到時不管是對外也好,對內也罷,自己都可以徐徐圖之。
哪像現在,南有吳寇,西有蜀虜,一日不得安定。
除了對世家大族步步妥協,以換取他們的支持,還能如何?
靠你們這些宗親?
靠著你們去降敵嗎?
一念至此,曹睿目光一閃,喝令一聲:“廉昭!”
“陛下,臣在。”
曹睿示意扔在地上的奏章,麵色陰沉地說道:
“把皇叔的這份奏章傳下去,就說皇叔之言,感朕肺腑。先帝之所以不讓諸王入京,乃是因為幼主在位,母後攝政,防微以漸耳。”
“今朕已有十二年未見諸親王,悠悠之懷,甚是思念,特詔各地親王遣嫡長子入京,以慰吾思。”
說到這裡,曹睿加重語氣:
“還有,各地宗親及外戚有在外掌軍管政者,亦召回京,以示皇家親情之樂。”
他看向廉昭,“特彆是夏侯一族,乃是我皇家最為重要的姻親,但凡牧守一郡以上者,皆需請回來。”
廉昭連忙應道:“諾!”
“曹睿還真會上當啊?”
馮永半躺在馬車裡,手裡拿著剛剛從魏國那邊傳過來的消息,臉上頗有些驚異之色。
在漢中呆了兩三個月,他終於重新啟程回隴右。
祁山道本就是出漢中的數道中最好走的道路,再加上這幾年來大漢一直沒有停止過對祁山道的修整。
現在整個祁山道上,建了不少的郵驛,讓隴右與漢中之間的通訊更加快捷。
甚至有不少路段,可以雙車並軌。
“他倒是不想上當呢,但就算是他明知這是大漢放出去的流言,也會捏著鼻子認下去,把夏侯霸說成是通敵。”
坐在他身邊的張星憶臉上有狡黠之色,忽閃的大眼睛裡閃著光。
“說說。”
馮永爬起來,很是感興趣地問道。
雖然放流言最初是他先想要搞的,但主要還是惡心一下曹睿和夏侯霸,順便把輿論搞一搞。
輿論的陣地嘛,你不去占領,敵人就會占領。
多搞些輿論總是沒錯的。
沒想到張星憶猜出他想要搞夏侯霸,竟是親自策劃了此次的流言計劃。
對於跟著自己的幾個女子,馮永的態度一向是有區彆的。
比如對關姬,那就和阿鬥差不多:“細君說得是,細君說得對!”
對阿梅則是儘力讓她有一個安靜的環境,讓她能安心學習搞科研。
對李慕就是,你心有多野,我就有多大平台。
至於對張小四,基本就是拉著她一起乾壞事。
畢竟搞陰謀這種事情,張小四比較拿手。
這一次,張小四又一次證明了自己的天賦:從曹睿的一係列動作可以看出,似乎他還真是上當了。

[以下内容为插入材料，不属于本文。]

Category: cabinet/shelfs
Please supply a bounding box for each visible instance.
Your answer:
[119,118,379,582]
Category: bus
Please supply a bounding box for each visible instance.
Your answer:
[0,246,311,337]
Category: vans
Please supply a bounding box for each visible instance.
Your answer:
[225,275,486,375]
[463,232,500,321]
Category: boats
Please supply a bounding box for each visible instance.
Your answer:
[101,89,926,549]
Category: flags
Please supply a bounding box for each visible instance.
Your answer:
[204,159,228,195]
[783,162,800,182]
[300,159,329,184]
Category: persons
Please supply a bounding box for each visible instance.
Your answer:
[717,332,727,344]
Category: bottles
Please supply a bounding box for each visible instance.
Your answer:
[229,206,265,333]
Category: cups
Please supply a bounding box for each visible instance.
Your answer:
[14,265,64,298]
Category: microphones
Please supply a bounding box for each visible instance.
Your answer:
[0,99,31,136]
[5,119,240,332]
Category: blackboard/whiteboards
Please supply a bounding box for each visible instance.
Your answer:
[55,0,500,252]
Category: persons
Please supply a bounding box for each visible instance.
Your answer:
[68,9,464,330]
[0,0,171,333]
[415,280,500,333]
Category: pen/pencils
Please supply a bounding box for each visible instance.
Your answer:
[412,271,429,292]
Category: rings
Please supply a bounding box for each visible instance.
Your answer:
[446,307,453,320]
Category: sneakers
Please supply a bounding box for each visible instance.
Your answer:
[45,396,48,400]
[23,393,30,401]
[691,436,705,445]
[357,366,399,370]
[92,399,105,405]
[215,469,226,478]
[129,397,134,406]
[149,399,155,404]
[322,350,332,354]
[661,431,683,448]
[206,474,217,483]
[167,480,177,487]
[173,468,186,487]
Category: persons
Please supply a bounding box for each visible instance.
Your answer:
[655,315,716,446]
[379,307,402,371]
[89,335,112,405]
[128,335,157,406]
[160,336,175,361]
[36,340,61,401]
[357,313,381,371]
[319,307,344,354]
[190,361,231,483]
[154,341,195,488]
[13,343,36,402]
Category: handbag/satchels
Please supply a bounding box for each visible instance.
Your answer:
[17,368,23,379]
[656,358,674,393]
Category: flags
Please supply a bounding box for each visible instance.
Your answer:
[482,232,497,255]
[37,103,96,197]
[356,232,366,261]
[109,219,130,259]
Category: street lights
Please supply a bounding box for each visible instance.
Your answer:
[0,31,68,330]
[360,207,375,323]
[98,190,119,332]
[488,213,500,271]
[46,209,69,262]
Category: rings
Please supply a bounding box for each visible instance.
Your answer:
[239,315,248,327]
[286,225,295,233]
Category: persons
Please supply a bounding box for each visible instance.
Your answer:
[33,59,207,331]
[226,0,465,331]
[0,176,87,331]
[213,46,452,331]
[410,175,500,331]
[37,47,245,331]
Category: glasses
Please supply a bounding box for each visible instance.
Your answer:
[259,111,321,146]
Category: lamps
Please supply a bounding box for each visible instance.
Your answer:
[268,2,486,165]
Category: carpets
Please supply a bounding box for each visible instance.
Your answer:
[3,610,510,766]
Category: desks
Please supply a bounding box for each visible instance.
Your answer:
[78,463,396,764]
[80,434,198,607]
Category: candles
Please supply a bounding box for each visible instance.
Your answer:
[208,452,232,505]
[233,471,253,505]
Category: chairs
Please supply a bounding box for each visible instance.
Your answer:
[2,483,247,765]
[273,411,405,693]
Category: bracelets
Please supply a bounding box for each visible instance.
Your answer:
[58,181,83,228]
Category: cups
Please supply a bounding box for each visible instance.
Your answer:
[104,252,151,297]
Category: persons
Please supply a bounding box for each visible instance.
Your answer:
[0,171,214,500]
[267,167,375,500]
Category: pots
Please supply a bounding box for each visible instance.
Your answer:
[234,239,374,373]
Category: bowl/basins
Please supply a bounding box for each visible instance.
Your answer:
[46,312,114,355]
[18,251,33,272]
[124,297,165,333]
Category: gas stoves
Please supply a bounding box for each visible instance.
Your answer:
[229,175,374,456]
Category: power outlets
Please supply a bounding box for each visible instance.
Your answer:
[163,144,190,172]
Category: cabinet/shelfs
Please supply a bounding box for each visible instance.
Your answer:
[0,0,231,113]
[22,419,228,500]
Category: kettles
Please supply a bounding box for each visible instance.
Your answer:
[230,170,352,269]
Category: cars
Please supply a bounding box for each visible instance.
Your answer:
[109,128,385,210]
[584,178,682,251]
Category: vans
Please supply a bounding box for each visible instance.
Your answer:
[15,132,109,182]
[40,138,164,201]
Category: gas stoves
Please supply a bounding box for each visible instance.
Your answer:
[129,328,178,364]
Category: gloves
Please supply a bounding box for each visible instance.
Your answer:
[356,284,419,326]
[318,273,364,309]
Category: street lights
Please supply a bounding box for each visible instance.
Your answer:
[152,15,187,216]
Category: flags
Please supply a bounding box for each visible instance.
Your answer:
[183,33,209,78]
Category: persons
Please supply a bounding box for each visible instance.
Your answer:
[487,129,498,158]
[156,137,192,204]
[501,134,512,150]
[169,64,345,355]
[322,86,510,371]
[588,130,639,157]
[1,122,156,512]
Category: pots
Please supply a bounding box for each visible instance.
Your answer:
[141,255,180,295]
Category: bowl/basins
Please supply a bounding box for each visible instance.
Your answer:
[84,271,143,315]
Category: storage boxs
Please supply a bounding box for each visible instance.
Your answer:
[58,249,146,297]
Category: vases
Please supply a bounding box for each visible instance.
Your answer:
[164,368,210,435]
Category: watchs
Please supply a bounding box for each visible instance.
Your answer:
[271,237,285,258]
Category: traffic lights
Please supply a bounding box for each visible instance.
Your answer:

雖說張星憶這幾年在隴右,也學會了騎馬,但經常騎馬容易形成羅圈腿。
上一次是要趕路,所以隻能跟著馮永一路騎行,但這一次行程輕鬆,她自然是要坐車。
馮永有時騎馬累了,就鑽到車裡休息一會,倒也快活。
車子的減震很差,再加上路況遠比不過後世的公路,坐在車裡,晃得有些厲害。
但見張星憶隨著車子的晃動搖頭晃腦,得意地說道:
“自曹睿當上偽帝以來,隴右、石亭兩戰,已經是把他前麵積累起來的威信消耗殆儘。”
“再加上蕭關這一戰,若是他處理不好,隻怕是顏麵無存。”
尋常匹夫,若是沒有威信沒有顏麵,在家裡都沒有什麼發言權,在外要受他人欺淩。
但換作皇帝的話,臣子就很容易欺到頭上來。
國內百姓若是日子還能過下去還好,若是過不下去,到時候有人歪歪嘴,來個什麼“無能之君”、“昏庸之君”,那就是要老命的事情。
我管你再怎麼英明果決,耗了那麼多錢糧,掏空了府庫,搞得國內民不聊生,卻是連續幾年打了大敗仗,這就是無能。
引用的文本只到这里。